----- Data supplied

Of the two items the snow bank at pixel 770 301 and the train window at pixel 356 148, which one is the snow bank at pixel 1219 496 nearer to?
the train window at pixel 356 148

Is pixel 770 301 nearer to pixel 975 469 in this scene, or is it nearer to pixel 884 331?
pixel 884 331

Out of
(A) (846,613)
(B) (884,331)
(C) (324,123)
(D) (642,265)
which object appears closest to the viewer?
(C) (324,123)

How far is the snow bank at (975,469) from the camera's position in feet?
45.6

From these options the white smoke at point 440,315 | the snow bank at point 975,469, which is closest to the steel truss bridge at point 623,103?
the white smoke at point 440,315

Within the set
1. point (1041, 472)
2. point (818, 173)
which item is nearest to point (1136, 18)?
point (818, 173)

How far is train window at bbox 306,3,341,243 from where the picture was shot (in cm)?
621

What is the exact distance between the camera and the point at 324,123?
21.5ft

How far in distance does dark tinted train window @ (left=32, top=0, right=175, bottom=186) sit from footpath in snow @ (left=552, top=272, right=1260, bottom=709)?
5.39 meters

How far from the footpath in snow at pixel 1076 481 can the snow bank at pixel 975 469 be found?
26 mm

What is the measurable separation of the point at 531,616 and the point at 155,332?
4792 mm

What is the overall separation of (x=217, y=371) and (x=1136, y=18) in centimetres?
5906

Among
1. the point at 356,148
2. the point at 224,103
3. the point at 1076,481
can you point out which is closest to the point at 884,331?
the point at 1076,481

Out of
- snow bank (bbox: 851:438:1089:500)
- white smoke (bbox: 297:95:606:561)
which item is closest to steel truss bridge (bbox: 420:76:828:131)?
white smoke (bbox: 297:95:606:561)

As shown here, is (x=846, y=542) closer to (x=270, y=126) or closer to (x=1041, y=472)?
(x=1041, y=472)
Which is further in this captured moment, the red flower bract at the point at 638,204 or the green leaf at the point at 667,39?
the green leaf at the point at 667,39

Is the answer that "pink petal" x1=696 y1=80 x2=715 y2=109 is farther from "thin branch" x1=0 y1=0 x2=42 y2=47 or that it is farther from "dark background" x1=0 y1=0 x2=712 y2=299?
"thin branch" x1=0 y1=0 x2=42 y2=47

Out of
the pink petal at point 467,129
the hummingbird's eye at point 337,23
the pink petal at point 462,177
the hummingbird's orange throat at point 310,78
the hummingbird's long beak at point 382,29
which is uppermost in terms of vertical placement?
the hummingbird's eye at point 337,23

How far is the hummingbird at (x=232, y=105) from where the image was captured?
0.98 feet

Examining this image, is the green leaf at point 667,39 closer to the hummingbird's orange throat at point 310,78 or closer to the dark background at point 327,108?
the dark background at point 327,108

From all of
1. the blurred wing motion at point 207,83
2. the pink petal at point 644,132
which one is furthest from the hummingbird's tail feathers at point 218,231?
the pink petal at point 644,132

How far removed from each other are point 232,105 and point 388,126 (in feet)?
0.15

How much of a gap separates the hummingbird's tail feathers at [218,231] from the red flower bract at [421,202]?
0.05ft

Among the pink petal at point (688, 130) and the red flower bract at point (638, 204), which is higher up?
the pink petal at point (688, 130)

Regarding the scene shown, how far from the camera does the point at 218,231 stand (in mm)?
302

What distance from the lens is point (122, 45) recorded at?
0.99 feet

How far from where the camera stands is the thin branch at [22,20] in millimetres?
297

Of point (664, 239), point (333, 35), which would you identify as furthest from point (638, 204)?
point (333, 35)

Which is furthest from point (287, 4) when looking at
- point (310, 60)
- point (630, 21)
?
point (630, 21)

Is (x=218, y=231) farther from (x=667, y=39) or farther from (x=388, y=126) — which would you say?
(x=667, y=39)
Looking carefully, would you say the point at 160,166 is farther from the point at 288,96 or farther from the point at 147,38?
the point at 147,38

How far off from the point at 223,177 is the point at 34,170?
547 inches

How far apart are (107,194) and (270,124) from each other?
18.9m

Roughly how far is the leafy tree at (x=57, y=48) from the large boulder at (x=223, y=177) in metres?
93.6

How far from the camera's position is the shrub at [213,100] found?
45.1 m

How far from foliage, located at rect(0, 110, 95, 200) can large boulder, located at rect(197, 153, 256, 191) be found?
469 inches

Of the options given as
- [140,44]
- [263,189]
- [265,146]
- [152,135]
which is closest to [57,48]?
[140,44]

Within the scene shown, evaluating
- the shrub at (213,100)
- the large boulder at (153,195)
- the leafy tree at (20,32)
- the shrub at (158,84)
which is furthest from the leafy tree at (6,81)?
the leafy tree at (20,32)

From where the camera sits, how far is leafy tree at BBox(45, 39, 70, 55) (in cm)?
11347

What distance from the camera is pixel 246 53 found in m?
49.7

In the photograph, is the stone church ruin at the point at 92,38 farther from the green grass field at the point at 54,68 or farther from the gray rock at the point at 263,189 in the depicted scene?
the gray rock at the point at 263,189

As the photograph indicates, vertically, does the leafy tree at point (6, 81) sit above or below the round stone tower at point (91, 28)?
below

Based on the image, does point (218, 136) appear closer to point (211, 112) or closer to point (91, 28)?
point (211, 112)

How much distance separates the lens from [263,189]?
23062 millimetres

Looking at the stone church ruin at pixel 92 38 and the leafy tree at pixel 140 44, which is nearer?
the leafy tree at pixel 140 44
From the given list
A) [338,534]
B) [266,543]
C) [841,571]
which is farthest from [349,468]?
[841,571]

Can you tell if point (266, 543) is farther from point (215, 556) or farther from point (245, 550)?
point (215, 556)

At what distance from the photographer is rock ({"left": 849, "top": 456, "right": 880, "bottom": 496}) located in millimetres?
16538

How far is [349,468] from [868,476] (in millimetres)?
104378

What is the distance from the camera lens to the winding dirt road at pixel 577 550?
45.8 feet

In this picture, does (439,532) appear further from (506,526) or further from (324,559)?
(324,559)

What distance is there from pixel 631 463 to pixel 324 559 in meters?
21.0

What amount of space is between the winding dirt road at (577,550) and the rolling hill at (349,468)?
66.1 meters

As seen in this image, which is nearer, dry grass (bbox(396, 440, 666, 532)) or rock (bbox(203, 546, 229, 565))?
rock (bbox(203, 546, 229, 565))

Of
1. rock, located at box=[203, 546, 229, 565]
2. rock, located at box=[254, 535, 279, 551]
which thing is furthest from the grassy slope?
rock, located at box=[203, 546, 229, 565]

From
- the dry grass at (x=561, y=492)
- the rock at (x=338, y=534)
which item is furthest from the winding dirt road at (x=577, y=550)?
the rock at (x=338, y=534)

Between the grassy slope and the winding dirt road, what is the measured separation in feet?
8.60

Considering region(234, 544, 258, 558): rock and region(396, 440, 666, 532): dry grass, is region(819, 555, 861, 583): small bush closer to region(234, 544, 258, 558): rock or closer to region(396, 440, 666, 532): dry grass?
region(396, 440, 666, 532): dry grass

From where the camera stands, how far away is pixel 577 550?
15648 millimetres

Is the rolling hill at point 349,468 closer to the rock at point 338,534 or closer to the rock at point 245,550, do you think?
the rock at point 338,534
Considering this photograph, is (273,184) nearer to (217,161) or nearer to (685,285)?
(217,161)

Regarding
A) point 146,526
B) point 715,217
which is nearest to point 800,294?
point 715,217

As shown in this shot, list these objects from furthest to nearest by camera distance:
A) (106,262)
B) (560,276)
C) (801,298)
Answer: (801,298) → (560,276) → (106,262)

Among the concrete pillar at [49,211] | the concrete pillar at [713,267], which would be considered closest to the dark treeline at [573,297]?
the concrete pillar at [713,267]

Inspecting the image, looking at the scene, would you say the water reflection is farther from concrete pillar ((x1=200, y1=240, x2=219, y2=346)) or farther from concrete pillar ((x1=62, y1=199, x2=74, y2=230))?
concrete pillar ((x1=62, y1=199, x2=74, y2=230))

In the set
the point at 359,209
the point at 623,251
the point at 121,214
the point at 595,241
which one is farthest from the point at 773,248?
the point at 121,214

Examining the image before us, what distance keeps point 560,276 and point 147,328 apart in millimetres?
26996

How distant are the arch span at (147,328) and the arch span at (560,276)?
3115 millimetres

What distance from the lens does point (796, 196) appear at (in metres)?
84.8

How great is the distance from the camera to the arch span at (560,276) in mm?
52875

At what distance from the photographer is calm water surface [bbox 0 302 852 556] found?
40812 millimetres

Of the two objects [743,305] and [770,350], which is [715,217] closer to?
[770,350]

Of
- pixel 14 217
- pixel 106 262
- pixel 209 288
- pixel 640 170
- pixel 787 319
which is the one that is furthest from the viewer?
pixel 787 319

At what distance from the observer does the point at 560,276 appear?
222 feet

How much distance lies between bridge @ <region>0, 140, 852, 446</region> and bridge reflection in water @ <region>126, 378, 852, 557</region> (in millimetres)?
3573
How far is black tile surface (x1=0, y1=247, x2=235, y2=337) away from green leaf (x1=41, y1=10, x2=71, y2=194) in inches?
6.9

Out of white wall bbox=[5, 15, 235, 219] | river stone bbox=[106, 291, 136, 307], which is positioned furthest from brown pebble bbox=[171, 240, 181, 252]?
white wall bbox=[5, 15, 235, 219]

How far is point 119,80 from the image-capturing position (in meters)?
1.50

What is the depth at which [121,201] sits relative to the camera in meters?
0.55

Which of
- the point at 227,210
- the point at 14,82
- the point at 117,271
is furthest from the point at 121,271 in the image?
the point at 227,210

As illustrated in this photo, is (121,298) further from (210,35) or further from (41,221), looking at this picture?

----------

Write out, word for word, the line containing "Examining the image" and every line after it to the end of the data above.

Completed exercise>
Examining the image before us, what distance keeps point 560,276 and point 147,328 apart in millimetres?
26996

How distant are the arch span at (147,328) and the arch span at (560,276)?
3115 millimetres

What distance from the lens does point (796, 196) appear at (in metres)?
84.8

How great is the distance from the camera to the arch span at (560,276) in mm?
52875

At what distance from the photographer is calm water surface [bbox 0 302 852 556] found?
40812 millimetres

Of the two objects [743,305] and [770,350], which is [715,217] closer to?
[770,350]

Of
- pixel 14 217
- pixel 106 262
- pixel 209 288
- pixel 640 170
- pixel 787 319
which is the one that is furthest from the viewer?
pixel 787 319

At what distance from the observer does the point at 560,276 appear?
222 feet

How much distance lies between bridge @ <region>0, 140, 852, 446</region> and bridge reflection in water @ <region>126, 378, 852, 557</region> (in millimetres)?
3573
How far is black tile surface (x1=0, y1=247, x2=235, y2=337) away from green leaf (x1=41, y1=10, x2=71, y2=194) in inches?
6.9

Out of white wall bbox=[5, 15, 235, 219] | river stone bbox=[106, 291, 136, 307], which is positioned furthest from brown pebble bbox=[171, 240, 181, 252]?
white wall bbox=[5, 15, 235, 219]

How far is point 119,80 from the image-capturing position (in meters)?
1.50

What is the depth at which [121,201] sits relative to the camera in meters?
0.55

Which of
- the point at 227,210
- the point at 14,82
- the point at 117,271
is furthest from the point at 121,271 in the image?
the point at 227,210

As illustrated in this photo, is (121,298) further from (210,35) or further from (41,221), looking at this picture?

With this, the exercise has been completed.